The planned increase in the number of Indian Council of Medical Research (ICMR) labs along with the promotion of collaborative research involving the private sector, is another key part of this plan.
Another severe fallout of the pandemic, the impact on learning losses for children, is also sought to be addressed in similar fashion, through the creation of a National Digital Library for Children and Adolescents. In addition, states have been encouraged to supplement this by setting up physical libraries which are in turn linked to it.
The setting up of 100 labs for developing applications such as smart classrooms and precision farming, using 5G services as well as instituting three “Centers of Excellence for Artificial Intelligence” in existing educational institutions, can also be seen as evidence of this strategy. Noticeably in each of those cases the private sector has been given a prominent role.

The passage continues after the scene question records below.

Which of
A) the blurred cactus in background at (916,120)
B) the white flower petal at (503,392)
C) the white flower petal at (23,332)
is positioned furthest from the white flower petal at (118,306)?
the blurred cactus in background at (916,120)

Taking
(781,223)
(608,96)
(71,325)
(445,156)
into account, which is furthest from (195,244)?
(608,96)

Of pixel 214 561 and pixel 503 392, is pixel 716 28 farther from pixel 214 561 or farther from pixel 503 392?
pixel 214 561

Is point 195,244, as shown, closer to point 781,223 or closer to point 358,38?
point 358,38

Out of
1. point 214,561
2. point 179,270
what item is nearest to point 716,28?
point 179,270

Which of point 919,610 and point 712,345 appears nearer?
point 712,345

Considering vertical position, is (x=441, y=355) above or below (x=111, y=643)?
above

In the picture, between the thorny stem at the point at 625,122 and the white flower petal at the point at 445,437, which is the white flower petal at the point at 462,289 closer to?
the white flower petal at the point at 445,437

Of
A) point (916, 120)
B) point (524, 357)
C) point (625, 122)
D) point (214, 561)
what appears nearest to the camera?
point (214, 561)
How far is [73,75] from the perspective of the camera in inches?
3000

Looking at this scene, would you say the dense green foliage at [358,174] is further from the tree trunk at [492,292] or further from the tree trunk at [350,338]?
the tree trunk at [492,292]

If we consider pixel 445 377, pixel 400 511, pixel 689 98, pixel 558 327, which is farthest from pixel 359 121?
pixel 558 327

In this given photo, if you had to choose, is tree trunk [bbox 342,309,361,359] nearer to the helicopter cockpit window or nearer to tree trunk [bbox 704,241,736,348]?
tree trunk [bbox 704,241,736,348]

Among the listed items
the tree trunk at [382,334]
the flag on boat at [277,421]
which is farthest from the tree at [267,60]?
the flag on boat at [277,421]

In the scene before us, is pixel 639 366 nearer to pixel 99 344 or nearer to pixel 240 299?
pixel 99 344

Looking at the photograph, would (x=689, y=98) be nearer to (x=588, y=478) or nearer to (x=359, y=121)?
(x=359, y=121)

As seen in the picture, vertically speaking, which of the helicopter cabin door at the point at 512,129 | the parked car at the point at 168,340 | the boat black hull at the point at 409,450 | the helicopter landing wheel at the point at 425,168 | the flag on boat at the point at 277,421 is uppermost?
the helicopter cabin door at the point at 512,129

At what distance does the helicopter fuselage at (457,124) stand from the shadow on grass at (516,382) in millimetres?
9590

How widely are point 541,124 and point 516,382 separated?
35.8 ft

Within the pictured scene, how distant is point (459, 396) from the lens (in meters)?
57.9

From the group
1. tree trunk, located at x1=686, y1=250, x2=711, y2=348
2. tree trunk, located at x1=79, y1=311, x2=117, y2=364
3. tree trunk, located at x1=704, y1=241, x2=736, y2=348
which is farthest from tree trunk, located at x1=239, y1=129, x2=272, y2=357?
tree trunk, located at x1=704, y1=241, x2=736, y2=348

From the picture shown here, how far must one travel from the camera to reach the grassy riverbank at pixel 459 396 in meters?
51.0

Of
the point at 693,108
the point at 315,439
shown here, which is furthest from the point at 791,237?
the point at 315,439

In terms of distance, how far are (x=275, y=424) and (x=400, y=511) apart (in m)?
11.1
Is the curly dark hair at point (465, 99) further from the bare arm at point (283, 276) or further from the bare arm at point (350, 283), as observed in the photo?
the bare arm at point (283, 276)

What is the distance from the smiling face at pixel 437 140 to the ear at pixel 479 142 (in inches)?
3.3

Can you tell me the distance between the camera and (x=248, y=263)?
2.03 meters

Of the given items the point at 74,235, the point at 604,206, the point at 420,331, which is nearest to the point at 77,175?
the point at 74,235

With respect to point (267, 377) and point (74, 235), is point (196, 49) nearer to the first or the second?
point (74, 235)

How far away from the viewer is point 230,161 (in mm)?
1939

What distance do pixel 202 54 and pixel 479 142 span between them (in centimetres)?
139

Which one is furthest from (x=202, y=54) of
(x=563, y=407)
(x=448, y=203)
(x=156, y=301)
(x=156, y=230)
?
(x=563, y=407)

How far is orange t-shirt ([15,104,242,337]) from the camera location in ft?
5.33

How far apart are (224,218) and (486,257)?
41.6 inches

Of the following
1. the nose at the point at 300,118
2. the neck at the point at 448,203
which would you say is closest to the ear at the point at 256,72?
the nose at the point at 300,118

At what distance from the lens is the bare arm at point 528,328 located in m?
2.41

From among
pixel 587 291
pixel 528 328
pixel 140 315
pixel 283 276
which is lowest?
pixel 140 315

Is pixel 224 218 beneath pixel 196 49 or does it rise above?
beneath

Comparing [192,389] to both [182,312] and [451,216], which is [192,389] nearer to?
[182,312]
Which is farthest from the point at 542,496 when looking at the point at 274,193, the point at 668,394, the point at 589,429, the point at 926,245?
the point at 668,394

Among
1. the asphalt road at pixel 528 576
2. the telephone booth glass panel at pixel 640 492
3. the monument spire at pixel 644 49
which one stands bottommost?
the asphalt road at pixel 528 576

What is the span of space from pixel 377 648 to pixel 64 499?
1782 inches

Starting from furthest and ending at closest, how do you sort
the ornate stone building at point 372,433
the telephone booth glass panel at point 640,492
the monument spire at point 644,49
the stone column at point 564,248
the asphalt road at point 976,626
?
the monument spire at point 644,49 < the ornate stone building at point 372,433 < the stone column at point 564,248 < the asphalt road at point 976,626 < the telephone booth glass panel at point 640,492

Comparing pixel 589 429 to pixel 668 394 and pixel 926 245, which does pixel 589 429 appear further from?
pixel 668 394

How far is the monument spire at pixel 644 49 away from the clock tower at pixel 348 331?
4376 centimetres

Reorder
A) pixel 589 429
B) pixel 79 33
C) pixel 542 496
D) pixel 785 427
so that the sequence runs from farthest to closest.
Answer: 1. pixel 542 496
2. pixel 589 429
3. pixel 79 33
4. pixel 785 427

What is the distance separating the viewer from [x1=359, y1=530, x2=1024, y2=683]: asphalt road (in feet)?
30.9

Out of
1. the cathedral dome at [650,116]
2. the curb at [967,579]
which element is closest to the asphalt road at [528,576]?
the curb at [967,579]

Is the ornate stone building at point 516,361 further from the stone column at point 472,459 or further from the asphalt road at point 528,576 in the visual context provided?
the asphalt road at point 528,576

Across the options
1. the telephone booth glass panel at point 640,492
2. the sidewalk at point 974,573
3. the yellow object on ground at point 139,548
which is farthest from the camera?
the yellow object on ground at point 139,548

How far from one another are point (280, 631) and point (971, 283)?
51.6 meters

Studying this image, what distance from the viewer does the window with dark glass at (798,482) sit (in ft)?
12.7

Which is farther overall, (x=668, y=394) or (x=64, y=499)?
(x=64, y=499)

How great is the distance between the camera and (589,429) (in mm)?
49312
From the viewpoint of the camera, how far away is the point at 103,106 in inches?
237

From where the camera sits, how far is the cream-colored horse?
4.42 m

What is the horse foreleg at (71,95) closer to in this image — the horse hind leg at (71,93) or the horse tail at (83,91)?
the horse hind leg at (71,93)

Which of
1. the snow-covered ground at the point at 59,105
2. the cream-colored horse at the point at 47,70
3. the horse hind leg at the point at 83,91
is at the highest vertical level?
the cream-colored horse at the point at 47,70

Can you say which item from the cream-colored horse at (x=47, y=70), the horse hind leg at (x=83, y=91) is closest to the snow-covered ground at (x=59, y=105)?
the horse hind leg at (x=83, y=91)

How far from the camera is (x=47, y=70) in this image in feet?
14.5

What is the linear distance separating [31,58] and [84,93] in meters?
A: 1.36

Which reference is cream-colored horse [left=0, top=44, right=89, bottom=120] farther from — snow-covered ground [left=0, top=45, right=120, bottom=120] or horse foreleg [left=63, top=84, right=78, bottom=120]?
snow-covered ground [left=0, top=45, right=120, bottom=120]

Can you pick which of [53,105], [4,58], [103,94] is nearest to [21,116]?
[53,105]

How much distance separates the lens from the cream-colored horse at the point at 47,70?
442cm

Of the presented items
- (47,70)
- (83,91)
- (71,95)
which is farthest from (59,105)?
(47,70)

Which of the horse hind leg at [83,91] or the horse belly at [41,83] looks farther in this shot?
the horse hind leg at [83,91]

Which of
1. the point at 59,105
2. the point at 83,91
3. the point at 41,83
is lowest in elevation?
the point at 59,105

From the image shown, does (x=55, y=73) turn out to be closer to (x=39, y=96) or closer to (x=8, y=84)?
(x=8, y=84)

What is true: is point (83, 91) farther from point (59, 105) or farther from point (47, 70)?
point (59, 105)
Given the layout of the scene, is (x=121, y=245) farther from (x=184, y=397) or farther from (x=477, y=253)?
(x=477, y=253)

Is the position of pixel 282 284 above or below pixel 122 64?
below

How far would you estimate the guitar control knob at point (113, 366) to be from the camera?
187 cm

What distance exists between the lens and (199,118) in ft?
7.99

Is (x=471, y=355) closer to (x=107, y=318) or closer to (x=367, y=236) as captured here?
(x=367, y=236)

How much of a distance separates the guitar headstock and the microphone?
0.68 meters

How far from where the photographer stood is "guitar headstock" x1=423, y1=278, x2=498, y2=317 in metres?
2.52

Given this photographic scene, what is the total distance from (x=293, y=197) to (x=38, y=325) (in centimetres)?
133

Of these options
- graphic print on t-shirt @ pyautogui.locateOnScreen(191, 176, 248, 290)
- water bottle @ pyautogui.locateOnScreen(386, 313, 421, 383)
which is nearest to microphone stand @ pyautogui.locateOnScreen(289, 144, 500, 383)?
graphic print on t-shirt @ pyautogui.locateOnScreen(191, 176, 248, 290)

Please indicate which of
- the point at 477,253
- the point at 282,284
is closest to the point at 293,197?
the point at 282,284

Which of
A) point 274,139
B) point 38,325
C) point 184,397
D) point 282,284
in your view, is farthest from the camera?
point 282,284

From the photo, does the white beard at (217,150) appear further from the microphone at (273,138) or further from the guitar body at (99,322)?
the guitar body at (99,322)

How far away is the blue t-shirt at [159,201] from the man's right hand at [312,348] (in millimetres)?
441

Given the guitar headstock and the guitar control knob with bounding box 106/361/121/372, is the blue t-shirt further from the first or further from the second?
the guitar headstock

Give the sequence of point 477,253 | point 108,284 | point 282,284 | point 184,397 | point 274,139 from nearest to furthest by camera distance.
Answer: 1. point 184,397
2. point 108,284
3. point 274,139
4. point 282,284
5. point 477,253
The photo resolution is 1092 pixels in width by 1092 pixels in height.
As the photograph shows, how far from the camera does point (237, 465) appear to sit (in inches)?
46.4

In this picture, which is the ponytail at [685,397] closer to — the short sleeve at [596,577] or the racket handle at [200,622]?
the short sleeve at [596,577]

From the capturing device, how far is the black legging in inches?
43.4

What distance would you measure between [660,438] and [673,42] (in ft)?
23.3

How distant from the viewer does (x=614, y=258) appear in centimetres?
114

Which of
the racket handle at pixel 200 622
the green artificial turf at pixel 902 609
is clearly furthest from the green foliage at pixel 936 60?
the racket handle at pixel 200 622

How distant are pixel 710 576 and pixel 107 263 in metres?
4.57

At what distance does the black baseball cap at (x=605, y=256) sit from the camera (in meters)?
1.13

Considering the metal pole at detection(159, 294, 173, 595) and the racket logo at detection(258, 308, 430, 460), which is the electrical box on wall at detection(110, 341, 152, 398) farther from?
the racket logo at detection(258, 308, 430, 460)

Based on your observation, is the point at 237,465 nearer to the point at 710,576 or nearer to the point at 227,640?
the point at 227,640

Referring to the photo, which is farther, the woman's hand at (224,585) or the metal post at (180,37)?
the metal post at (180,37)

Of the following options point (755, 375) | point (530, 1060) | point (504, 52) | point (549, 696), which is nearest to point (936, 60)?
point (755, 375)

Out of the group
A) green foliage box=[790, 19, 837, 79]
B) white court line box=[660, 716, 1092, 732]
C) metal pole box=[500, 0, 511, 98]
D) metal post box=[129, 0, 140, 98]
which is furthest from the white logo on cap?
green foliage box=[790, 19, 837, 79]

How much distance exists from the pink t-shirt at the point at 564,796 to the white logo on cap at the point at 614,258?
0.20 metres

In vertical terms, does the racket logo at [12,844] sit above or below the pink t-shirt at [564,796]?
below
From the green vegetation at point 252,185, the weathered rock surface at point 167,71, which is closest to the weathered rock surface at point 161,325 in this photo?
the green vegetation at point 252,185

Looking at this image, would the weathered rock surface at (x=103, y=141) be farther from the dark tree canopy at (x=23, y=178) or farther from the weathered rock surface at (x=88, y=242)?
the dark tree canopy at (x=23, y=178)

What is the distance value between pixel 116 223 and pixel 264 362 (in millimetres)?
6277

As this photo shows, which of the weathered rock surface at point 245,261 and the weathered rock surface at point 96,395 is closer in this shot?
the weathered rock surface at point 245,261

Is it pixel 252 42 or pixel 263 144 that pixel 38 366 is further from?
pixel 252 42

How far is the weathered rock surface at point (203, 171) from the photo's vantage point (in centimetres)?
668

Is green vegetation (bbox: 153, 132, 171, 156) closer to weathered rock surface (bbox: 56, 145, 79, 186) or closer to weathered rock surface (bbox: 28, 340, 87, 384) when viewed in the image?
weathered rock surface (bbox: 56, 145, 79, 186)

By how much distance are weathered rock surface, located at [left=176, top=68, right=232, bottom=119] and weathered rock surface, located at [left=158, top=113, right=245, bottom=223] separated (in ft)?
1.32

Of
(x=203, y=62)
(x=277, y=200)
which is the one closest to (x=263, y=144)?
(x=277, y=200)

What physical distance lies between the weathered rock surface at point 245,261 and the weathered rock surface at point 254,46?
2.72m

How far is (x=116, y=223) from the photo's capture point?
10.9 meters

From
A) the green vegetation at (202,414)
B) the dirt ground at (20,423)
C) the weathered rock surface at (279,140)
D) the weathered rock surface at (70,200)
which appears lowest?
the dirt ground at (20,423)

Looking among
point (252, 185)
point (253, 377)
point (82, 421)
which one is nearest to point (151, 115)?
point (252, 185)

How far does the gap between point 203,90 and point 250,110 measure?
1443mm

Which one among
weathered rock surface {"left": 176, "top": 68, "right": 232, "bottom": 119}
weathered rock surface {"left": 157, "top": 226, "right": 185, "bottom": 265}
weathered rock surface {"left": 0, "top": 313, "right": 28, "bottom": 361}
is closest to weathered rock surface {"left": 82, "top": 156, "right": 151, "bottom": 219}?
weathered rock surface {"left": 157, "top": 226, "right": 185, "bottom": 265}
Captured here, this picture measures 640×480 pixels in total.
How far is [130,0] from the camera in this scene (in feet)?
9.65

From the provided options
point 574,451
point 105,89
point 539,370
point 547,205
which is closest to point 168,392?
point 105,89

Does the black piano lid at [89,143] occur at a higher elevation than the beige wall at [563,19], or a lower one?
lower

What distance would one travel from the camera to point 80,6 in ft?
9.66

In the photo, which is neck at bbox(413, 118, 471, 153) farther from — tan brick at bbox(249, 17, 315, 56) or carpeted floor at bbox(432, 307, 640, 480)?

Building from the base up is always harder, but it is guaranteed to be more long lasting. In this, India’s extensive digital backbone, already well proven and well-honed is also being utilised to the hilt. The creation of subsystems which would allow multiple agencies to access anonymised data is another layer on the existing digital backbone. Take the proposed financial registry for providing credit to MSMEs or the integrated IT portal proposed to be set up for unclaimed shares and dividends. These are all modified and step-up uses of the core data networks already in place.
In all of this it is good to see India’s planning and budgeting now factoring in the huge scale advantage that the market offers. For decades, that lay dormant and untapped as scarcity of investable resources crimped the ability of governments to realize potential gains from it.
With increasingly more investable capital both in the public and private sectors, India is now beginning to build services and infrastructure to scale. This year’s budget, for instance, mentions the setting up of 50 new airports. The network effect, once it kicks in, of such a large number of interconnected destinations, will be explosive. It will provide a simultaneous fillip to multiple industries ranging from airlines and hospitality to cement logistics and freight.
This kind of indirect nudge is, in fact, a key feature of the budget. Take the announcement to phase out old, polluting government vehicles and ambulances. With nearly 30,000 ambulances alone in the public health system, the multiplier effect of such a move is enormous. Much the same will be the impact of the 66 percent increase in funding for The Pradhan Mantri Awaas Yojana (PMAY), the government scheme aimed at providing affordable housing.
How much of the promise of the budget will be realised remains to be seen. As ever, implementation is the key. But to the extent that this annual exercise is a window into the government’s thinking and vision for the future, Budget 2023, dares to be different. So while the $4.3 billion it earmarks for the transition of the country’s energy landscape is obviously inadequate, it serves as an indicator of priorities.
Written by Sundeep Khanna. Mr. Khanna is a senior journalist.
Views are personal, and do not represent the stand of this publication.